Il y a d’abord la concurrence vue comme une structure du marché. Dans cette conception, on considère la concurrence comme parfaite lorsque les offreurs et demandeurs n’ont aucun pouvoir sur les prix. Les produits sont homogènes, l’information est parfaite, les modes de production sont les mêmes, les offreurs et les demandeurs sont très nombreux et n’ont aucune influence sur le marché. Dans le même temps, le discours dominant fait de la concurrence le moteur de l’économie – c’est une grande idée de Schumpeter –, dans la mesure où la concurrence favorise l’innovation, le dynamisme des entreprises, etc… Mais s’il y a de l’innovation, cela veut dire que les entreprises vendent des produits différents ; cela veut dire qu’elles ont des brevets ; or le brevet implique un monopole sur l’usage du produit. Le dynamisme de l’économie est donc lié à un pouvoir de marché, et donc à un certain pouvoir de monopole de la part des producteurs, qui décident donc de leurs prix.

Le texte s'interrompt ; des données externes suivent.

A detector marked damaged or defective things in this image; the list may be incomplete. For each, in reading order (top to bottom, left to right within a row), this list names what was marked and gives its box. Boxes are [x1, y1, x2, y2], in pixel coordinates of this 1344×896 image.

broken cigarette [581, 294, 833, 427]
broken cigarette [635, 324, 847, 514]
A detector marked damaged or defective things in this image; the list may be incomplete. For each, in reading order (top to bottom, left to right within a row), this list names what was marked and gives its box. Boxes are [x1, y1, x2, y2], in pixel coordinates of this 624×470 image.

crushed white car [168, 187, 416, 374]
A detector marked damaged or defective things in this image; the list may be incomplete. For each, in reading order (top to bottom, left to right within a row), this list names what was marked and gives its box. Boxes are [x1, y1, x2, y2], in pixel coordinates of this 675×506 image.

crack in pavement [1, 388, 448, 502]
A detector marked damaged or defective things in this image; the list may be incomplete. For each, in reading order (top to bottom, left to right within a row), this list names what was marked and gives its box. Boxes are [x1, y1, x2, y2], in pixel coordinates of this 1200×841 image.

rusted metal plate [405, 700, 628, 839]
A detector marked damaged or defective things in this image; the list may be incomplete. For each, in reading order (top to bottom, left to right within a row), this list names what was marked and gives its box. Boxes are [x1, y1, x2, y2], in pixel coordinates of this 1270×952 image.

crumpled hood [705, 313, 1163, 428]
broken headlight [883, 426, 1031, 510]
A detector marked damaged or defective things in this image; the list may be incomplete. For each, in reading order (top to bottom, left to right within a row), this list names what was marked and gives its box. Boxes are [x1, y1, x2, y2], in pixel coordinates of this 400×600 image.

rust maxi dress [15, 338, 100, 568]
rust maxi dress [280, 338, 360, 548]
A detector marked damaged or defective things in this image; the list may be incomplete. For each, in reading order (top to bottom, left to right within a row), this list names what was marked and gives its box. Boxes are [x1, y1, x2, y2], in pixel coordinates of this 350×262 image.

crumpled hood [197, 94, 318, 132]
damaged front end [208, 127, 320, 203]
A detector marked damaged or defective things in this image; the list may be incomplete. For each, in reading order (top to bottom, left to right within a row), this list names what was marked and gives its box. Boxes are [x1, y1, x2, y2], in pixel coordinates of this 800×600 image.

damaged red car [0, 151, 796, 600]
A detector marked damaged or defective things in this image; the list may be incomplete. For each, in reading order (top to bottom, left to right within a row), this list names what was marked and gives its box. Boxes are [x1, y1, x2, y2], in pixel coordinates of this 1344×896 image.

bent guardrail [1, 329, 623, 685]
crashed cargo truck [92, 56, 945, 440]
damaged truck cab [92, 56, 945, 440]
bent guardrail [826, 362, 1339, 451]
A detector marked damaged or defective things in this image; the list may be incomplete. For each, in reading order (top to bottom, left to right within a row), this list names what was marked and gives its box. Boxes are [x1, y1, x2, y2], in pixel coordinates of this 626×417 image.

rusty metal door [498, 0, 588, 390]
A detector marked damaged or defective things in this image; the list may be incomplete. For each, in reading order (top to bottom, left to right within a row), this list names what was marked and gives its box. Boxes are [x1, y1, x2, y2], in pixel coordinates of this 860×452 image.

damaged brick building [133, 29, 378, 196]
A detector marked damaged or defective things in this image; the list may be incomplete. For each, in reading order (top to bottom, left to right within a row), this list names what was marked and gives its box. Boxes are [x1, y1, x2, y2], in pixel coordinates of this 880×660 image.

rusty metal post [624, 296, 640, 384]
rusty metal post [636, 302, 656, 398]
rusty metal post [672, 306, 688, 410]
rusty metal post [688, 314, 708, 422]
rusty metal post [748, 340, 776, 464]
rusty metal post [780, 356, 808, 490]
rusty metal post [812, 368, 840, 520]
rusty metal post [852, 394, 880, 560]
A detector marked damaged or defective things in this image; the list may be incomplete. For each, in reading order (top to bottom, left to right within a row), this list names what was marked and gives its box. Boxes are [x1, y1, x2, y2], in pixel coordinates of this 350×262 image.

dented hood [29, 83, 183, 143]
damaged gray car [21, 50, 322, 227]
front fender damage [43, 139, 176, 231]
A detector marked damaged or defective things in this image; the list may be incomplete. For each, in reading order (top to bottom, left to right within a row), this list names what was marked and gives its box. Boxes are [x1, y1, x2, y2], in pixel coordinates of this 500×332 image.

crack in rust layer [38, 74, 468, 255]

On voit bien qu’Apple décide de ses prix, et c’est en cela qu’elle est innovante. Cette seconde conception de la concurrence considère que la concurrence émane non de la structure du marché mais des comportements des entreprises et des entrepreneurs.

Or, ces conceptions de la concurrence sont donc contradictoires. La première théorie postule que la concurrence est parfaite lorsque les producteurs n’ont aucun pouvoir sur le marché ; l’autre que la concurrence émane des producteurs… ce qui implique un certain pouvoir de monopole et un certain contrôle du marché par les entreprises. Des économistes distingués comme Jean Tirole mélangent allègrement ces deux acceptions de la concurrence : pour eux, la concurrence favorise à la fois la baisse des prix, qui seraient fixés par le marché, et l’innovation… qui implique un pouvoir de marché, et donc un pouvoir de décider au moins en partie des prix. Autrement dit, on ne peut affirmer à la fois que la concurrence favorise l’innovation et fait baisser les prix. Si on veut être cohérent, c’est soit l’un, soit l’autre.